In 2023, the AHA Council established an Ad Hoc Committee on Artificial Intelligence in History Education to develop guidelines for generative AI in history education at all levels. As staff liaison to this committee, I helped to develop its charge and supported its activities. Our meetings generated vigorous debate, but we quickly agreed that history education has specific needs and challenges that might not be addressed in broader institutional policies. The committee sought input from colleagues through panels and listening sessions at regional and national conferences. In May and June 2024, the committee surveyed AHA members. Of 148 respondents, 68.9 percent had redesigned courses to avoid or minimize potential misuses of generative AI—we suspect the number would be even higher now—and an overwhelming majority (92.6 percent) noted that they would appreciate guidance and sample language to use in creating AI policies for their courses. After nearly two years of discussion and investigation, this committee developed Guiding Principles for Artificial Intelligence in History Education, a document formally approved by the AHA Council in July and now available at historians.org/AI-history-education.

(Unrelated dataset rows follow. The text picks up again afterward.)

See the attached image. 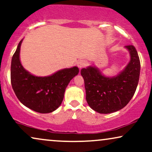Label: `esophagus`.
I'll use <instances>...</instances> for the list:
<instances>
[{
  "label": "esophagus",
  "instance_id": "34e87169",
  "mask_svg": "<svg viewBox=\"0 0 152 152\" xmlns=\"http://www.w3.org/2000/svg\"><path fill=\"white\" fill-rule=\"evenodd\" d=\"M86 62L83 60H78V63H77V65H78V68H79V69L83 68L85 65H86Z\"/></svg>",
  "mask_w": 152,
  "mask_h": 152
}]
</instances>
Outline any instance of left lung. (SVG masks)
Returning <instances> with one entry per match:
<instances>
[{"label":"left lung","instance_id":"1","mask_svg":"<svg viewBox=\"0 0 152 152\" xmlns=\"http://www.w3.org/2000/svg\"><path fill=\"white\" fill-rule=\"evenodd\" d=\"M125 47L129 50L131 60L117 76L106 77L92 66L80 71L84 78L87 102L96 112L108 114L120 110L135 94L139 81L140 62L134 46Z\"/></svg>","mask_w":152,"mask_h":152}]
</instances>
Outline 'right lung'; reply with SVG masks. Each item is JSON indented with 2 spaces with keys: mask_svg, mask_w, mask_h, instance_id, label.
I'll return each instance as SVG.
<instances>
[{
  "mask_svg": "<svg viewBox=\"0 0 152 152\" xmlns=\"http://www.w3.org/2000/svg\"><path fill=\"white\" fill-rule=\"evenodd\" d=\"M22 40L12 56L11 84L20 102L35 112L48 113L62 104L64 91L70 80L79 72L77 66L60 70L47 77H37L21 65L19 53Z\"/></svg>",
  "mask_w": 152,
  "mask_h": 152,
  "instance_id": "1",
  "label": "right lung"
}]
</instances>
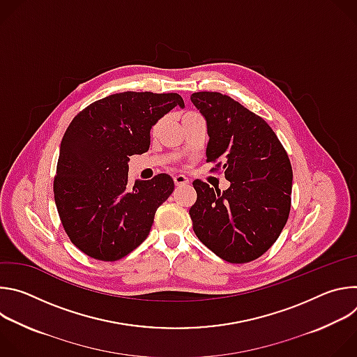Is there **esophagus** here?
Returning <instances> with one entry per match:
<instances>
[{
  "label": "esophagus",
  "instance_id": "34e87169",
  "mask_svg": "<svg viewBox=\"0 0 357 357\" xmlns=\"http://www.w3.org/2000/svg\"><path fill=\"white\" fill-rule=\"evenodd\" d=\"M174 182L176 186H183V185L189 183V179L185 175H176V176H174Z\"/></svg>",
  "mask_w": 357,
  "mask_h": 357
}]
</instances>
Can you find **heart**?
I'll return each mask as SVG.
<instances>
[{
  "label": "heart",
  "mask_w": 357,
  "mask_h": 357,
  "mask_svg": "<svg viewBox=\"0 0 357 357\" xmlns=\"http://www.w3.org/2000/svg\"><path fill=\"white\" fill-rule=\"evenodd\" d=\"M193 116H196V114H195V113H185V114H183V117H182V120H185V119H189V117H193ZM161 127H162V120H161V121H158V123H157L154 127H152V131H151L152 137H155V135L160 132Z\"/></svg>",
  "instance_id": "obj_1"
}]
</instances>
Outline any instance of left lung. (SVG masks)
<instances>
[{"instance_id":"obj_1","label":"left lung","mask_w":357,"mask_h":357,"mask_svg":"<svg viewBox=\"0 0 357 357\" xmlns=\"http://www.w3.org/2000/svg\"><path fill=\"white\" fill-rule=\"evenodd\" d=\"M192 103L205 117L208 162L225 169L230 186L193 181L189 209L193 231L229 263L259 259L281 234L291 209L292 168L271 127L238 101L218 91H199Z\"/></svg>"}]
</instances>
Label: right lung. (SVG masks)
<instances>
[{
	"instance_id": "obj_1",
	"label": "right lung",
	"mask_w": 357,
	"mask_h": 357,
	"mask_svg": "<svg viewBox=\"0 0 357 357\" xmlns=\"http://www.w3.org/2000/svg\"><path fill=\"white\" fill-rule=\"evenodd\" d=\"M176 106L185 107L178 93L124 91L94 101L69 124L55 203L70 241L89 257H126L146 238L157 209L174 192L167 174L127 183L130 157L148 151L152 126Z\"/></svg>"
}]
</instances>
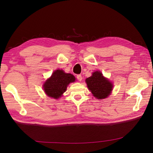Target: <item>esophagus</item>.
<instances>
[{
    "mask_svg": "<svg viewBox=\"0 0 153 153\" xmlns=\"http://www.w3.org/2000/svg\"><path fill=\"white\" fill-rule=\"evenodd\" d=\"M76 78L77 79L79 80V81H82V75H78L77 76H76Z\"/></svg>",
    "mask_w": 153,
    "mask_h": 153,
    "instance_id": "1",
    "label": "esophagus"
}]
</instances>
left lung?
Here are the masks:
<instances>
[{"label": "left lung", "instance_id": "left-lung-1", "mask_svg": "<svg viewBox=\"0 0 153 153\" xmlns=\"http://www.w3.org/2000/svg\"><path fill=\"white\" fill-rule=\"evenodd\" d=\"M85 82L88 89L98 100L106 98L113 89L112 83L104 77L100 71L92 73L91 76L86 78Z\"/></svg>", "mask_w": 153, "mask_h": 153}]
</instances>
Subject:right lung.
Returning a JSON list of instances; mask_svg holds the SVG:
<instances>
[{"instance_id": "1", "label": "right lung", "mask_w": 153, "mask_h": 153, "mask_svg": "<svg viewBox=\"0 0 153 153\" xmlns=\"http://www.w3.org/2000/svg\"><path fill=\"white\" fill-rule=\"evenodd\" d=\"M75 81V77L71 73H66L62 69H57L46 80L43 87L50 98L58 99L66 91L68 85Z\"/></svg>"}]
</instances>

Students use AI tools for an array of daily tasks. Some are aware of the ethical, economic, and environmental issues associated with this technology. Even more want to learn about generative AI, how it works, and what it means for privacy, media literacy, our planet, and the future of the workforce. History educators have an opportunity to help students navigate this complex landscape. We also have a responsibility to develop clear and transparent policies that address the ways in which students might use AI for coursework.
Some technologists predict that AI will revolutionize teaching and learning. Indeed, a charter school network now promises to educate its students without any academic faculty at all. Yet education is—and must remain—a deeply human project. That a school can operate without teachers does not mean that this is a worthy endeavor or a reasonable goal. “Our goal is to foster a different trajectory,” the Guiding Principles resource asserts, “whereby generative AI is seen as a tool that supports the pursuit of knowledge, not a shortcut that replaces meaningful work.”
The committee identified 14 guiding principles that reenforce five overarching conclusions. Historical thinking, we insist, matters more than ever. It can equip students to thrive in a world awash in AI-generated content, enabling them to understand the capabilities and limitations of this technology. As educators, we can promote AI literacy, but a first step will be to adopt clear and transparent policies that address how many students already use these tools. Generative AI offers shortcuts to accelerate or refine many tasks, but it cannot diminish the value of historical expertise.
The committee’s conclusions are offered with deep respect for the full range of opinions among history educators about the future of AI. The extent of AI’s implications for history education are not yet clear, and we opted to address a discrete subset of concerns. No one-size-fits-all AI policy can meet the needs of every course, department, or institution. As such, the committee developed a sample chart outlining ways that many students may already use generative AI and offering recommendations about what could constitute acceptable use. We envision this as a starting point for conversations about policies at the course and department levels with both students and colleagues.
History invites us to consider what it means to be human. This question takes on new significance in an age of machine learning. The ball is in our court.